Let’s get this out of the way: Sometimes you will sound stupid. Get over it. It’ll be funny later. If you’re shy about being vocal with a new partner, wait until it’s with somebody you know well. For a little added assurance, make sure you’re somewhere with relatively thick walls. It will be somewhat less funny if other people hear, too.
Getting better at talking to your partner will improve the quality of your sex. It’s an important and often overlooked part of foreplay. When you start talking, you’ll be less inhibited and more likely to act on your feelings and come away more satisfied.
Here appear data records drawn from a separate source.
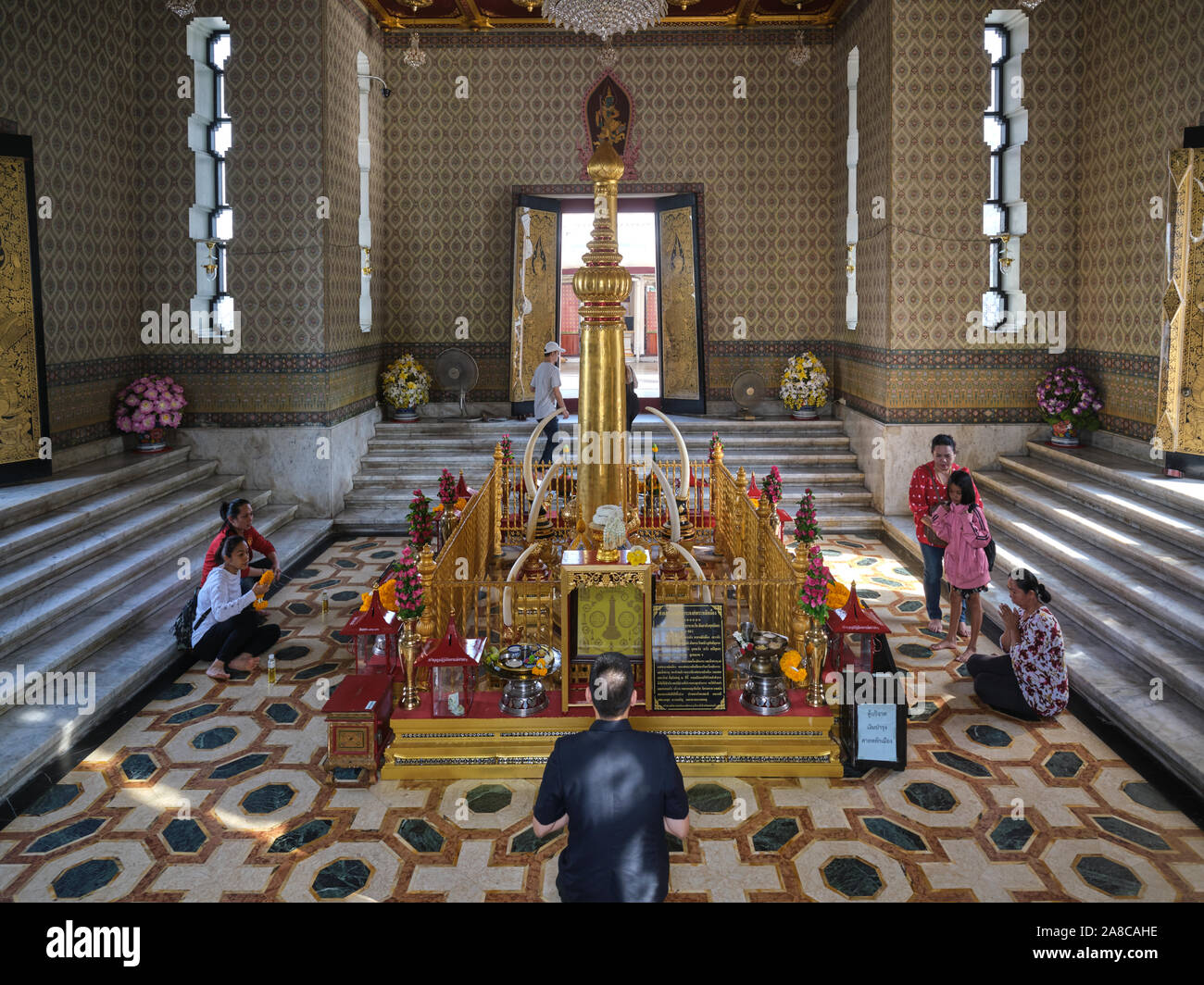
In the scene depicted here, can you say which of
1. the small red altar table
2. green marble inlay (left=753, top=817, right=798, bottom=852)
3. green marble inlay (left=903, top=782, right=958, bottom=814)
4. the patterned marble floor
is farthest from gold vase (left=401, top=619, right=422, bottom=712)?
green marble inlay (left=903, top=782, right=958, bottom=814)

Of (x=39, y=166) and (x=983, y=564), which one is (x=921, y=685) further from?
(x=39, y=166)

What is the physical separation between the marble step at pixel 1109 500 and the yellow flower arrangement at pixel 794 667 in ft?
11.8

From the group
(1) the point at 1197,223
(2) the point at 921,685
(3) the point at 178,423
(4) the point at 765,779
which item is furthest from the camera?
(3) the point at 178,423

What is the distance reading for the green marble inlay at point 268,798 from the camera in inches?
188

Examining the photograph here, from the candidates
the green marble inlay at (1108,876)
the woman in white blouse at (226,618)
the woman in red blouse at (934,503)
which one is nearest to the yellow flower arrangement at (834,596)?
the woman in red blouse at (934,503)

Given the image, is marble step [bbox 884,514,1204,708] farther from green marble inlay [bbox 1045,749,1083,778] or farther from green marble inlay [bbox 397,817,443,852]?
green marble inlay [bbox 397,817,443,852]

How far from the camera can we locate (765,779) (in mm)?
5121

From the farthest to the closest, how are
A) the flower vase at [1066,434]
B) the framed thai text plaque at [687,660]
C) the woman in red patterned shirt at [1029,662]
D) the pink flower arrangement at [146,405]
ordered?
the flower vase at [1066,434], the pink flower arrangement at [146,405], the woman in red patterned shirt at [1029,662], the framed thai text plaque at [687,660]

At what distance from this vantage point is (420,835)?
456cm

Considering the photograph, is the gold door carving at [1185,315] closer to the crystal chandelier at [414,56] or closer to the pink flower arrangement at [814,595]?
the pink flower arrangement at [814,595]

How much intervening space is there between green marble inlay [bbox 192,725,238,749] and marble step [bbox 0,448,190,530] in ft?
10.4

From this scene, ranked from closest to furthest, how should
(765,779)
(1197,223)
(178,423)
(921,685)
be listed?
(765,779), (921,685), (1197,223), (178,423)

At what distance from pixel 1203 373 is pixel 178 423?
995 centimetres

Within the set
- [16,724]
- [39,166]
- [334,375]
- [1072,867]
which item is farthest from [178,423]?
[1072,867]
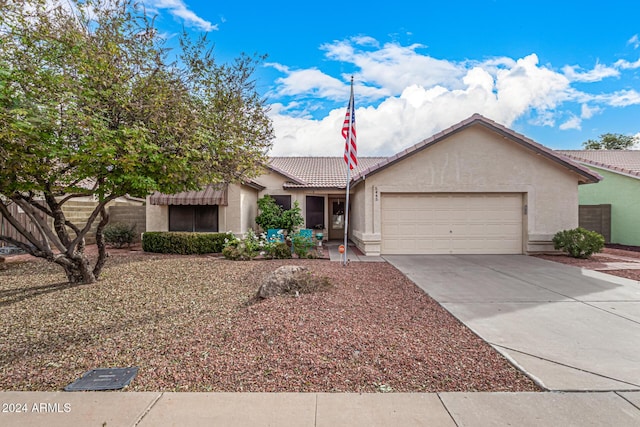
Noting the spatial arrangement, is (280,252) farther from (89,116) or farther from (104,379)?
(104,379)

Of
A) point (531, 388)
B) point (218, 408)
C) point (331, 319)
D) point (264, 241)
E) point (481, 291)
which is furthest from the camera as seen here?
point (264, 241)

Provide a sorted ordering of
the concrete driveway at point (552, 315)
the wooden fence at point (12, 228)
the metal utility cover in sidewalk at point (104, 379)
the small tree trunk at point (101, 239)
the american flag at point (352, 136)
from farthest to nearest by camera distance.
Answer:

In addition, some people respond in a very physical way to that sort of stimulation. Not only are you setting the mood, you’re also working to condition a physiological response that can enhance the physical aspect of sex. Even though it feels awkward at first, I promise that a little more chat when you’re warming up will improve your sex life right from the get-go.
Our generation has something working in its favor when putting words to our feelings about sex. We are more and more adept at verbalizing what we want and what turns us on because, for better or worse, we do it over text. For the record, I totally hate the word “sexting.” It really sounds like something our middle school gym teachers lectured about in health class. However, while it trivializes the concept, the word “sexting” does capture a trend that is surprisingly new among young people, which is the ability to say how they feel about sex.
Of course, when you’re behind a keyboard there is the advantage of being able to think about what you want to say (and reel it in if things get out of hand), but it really isn’t so different. If you’re that bold behind a keyboard, you probably know the words you want to use, and it’s worth trying it face-to-face. In any case, if something doesn’t come out quite right, at least it’s not floating around the internet forever.
The most important thing I can say about sex talk is that you need to be sincere. Of course you will feel ridiculous if you try to sound like a porn star, because porn is not real sex and doesn’t have the same feelings associated with it. The ability to talk to your partner during sex comes most naturally when you say what you feel. Let your partner know what feels good. Suggest things you want to try. Remind them of something they do that you love. It doesn’t have to be explicit or artfully phrased or perfectly thought out. It only needs to be truthful.
Maybe dirty talk is a bit of a misnomer for verbalizing specific aspects of sex with a partner. Being able to talk about what makes you feel good and ways to be sexually fulfilled is not “dirty”; it’s healthy. Go ahead and say what you feel. There is no need to be a sonneteer of carnal verbiage, only to be honest and willing to laugh if it doesn’t come off quite like you wanted. Blunders and all, you’ll have better sex.
Cate M. is a Behind Closed Doors columnist who thinks that sexting is no excuse for poor grammar.